Problem :: Reproduce every one of the following records word for word, keeping each line as it appears.

# START OF Input data

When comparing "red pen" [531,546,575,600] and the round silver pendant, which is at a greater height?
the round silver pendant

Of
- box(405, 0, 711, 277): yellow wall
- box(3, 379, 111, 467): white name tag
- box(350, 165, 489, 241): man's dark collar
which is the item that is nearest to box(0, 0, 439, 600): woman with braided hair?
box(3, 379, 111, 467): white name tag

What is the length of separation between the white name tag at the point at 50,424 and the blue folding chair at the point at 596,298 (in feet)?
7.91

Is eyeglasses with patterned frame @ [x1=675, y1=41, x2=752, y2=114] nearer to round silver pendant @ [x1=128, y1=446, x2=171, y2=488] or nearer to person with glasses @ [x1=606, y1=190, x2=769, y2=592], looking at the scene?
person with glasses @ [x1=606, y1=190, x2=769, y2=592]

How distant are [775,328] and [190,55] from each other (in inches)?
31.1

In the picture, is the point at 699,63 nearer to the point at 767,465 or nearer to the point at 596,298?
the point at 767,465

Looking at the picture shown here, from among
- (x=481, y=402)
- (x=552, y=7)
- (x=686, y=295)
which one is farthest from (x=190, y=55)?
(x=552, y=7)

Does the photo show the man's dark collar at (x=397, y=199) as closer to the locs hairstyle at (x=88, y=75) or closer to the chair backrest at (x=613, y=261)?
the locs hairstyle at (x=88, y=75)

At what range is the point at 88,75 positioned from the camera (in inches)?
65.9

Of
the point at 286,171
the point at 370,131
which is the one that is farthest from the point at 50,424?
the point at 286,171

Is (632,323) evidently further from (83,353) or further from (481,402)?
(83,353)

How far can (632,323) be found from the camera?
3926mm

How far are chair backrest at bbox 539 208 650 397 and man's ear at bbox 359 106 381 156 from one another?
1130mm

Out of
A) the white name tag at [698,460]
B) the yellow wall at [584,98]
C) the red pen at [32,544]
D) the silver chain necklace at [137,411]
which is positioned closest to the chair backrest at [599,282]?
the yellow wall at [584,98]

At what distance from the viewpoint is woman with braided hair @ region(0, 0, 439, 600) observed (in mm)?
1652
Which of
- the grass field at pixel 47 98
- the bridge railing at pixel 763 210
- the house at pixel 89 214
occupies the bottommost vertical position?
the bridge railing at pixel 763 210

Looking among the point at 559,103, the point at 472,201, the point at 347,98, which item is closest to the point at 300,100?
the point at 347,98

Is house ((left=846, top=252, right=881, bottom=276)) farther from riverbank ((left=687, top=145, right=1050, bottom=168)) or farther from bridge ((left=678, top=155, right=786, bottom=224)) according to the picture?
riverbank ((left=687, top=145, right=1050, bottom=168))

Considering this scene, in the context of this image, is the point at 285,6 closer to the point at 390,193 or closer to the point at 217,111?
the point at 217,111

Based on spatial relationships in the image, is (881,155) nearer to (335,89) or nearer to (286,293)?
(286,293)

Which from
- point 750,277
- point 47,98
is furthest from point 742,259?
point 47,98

# END OF Input data

Full answer ::
When comparing "red pen" [531,546,575,600] and the round silver pendant, which is at a greater height?
the round silver pendant

Of
- box(405, 0, 711, 277): yellow wall
- box(3, 379, 111, 467): white name tag
- box(350, 165, 489, 241): man's dark collar
which is the item that is nearest to box(0, 0, 439, 600): woman with braided hair?
box(3, 379, 111, 467): white name tag

What is the length of separation between the white name tag at the point at 50,424 and the blue folding chair at the point at 596,298 (in feet)?
7.91

Is eyeglasses with patterned frame @ [x1=675, y1=41, x2=752, y2=114] nearer to round silver pendant @ [x1=128, y1=446, x2=171, y2=488] or nearer to person with glasses @ [x1=606, y1=190, x2=769, y2=592], looking at the scene?
person with glasses @ [x1=606, y1=190, x2=769, y2=592]

How distant are [775,328] and [190,55] from each other (in inches)?
31.1

In the picture, is the point at 699,63 nearer to the point at 767,465 or nearer to the point at 596,298?
the point at 767,465

Looking at the picture shown here, from among
- (x=481, y=402)
- (x=552, y=7)
- (x=686, y=295)
which one is farthest from (x=190, y=55)?
(x=552, y=7)

Does the photo show the man's dark collar at (x=397, y=199) as closer to the locs hairstyle at (x=88, y=75) or closer to the chair backrest at (x=613, y=261)?
the locs hairstyle at (x=88, y=75)

At what range is the point at 88,75 positioned from the camera (in inches)?
65.9

Of
the point at 286,171
the point at 370,131
which is the one that is farthest from the point at 50,424?
the point at 286,171

Is (632,323) evidently further from (83,353) or further from (481,402)?
(83,353)

How far can (632,323) be found from the camera?
3926mm

How far are chair backrest at bbox 539 208 650 397 and man's ear at bbox 359 106 381 156 from one another?
1130mm

Out of
A) the white name tag at [698,460]
B) the yellow wall at [584,98]
C) the red pen at [32,544]
D) the silver chain necklace at [137,411]
which is positioned closest to the chair backrest at [599,282]?
the yellow wall at [584,98]

At what distance from the viewpoint is woman with braided hair @ region(0, 0, 439, 600) observed (in mm)?
1652
Which of
- the grass field at pixel 47 98
- the bridge railing at pixel 763 210
- the house at pixel 89 214
occupies the bottommost vertical position?
the bridge railing at pixel 763 210

Looking among the point at 559,103, the point at 472,201, the point at 347,98, which item is closest to the point at 300,100?
the point at 347,98

Is house ((left=846, top=252, right=881, bottom=276)) farther from riverbank ((left=687, top=145, right=1050, bottom=168)) or farther from bridge ((left=678, top=155, right=786, bottom=224)) according to the picture?
riverbank ((left=687, top=145, right=1050, bottom=168))

Considering this scene, in the context of this image, is the point at 285,6 closer to the point at 390,193 or closer to the point at 217,111?
the point at 217,111

Based on spatial relationships in the image, is (881,155) nearer to (335,89) or nearer to (286,293)?
(286,293)

Which from
- point 750,277
- point 47,98
is furthest from point 742,259?
point 47,98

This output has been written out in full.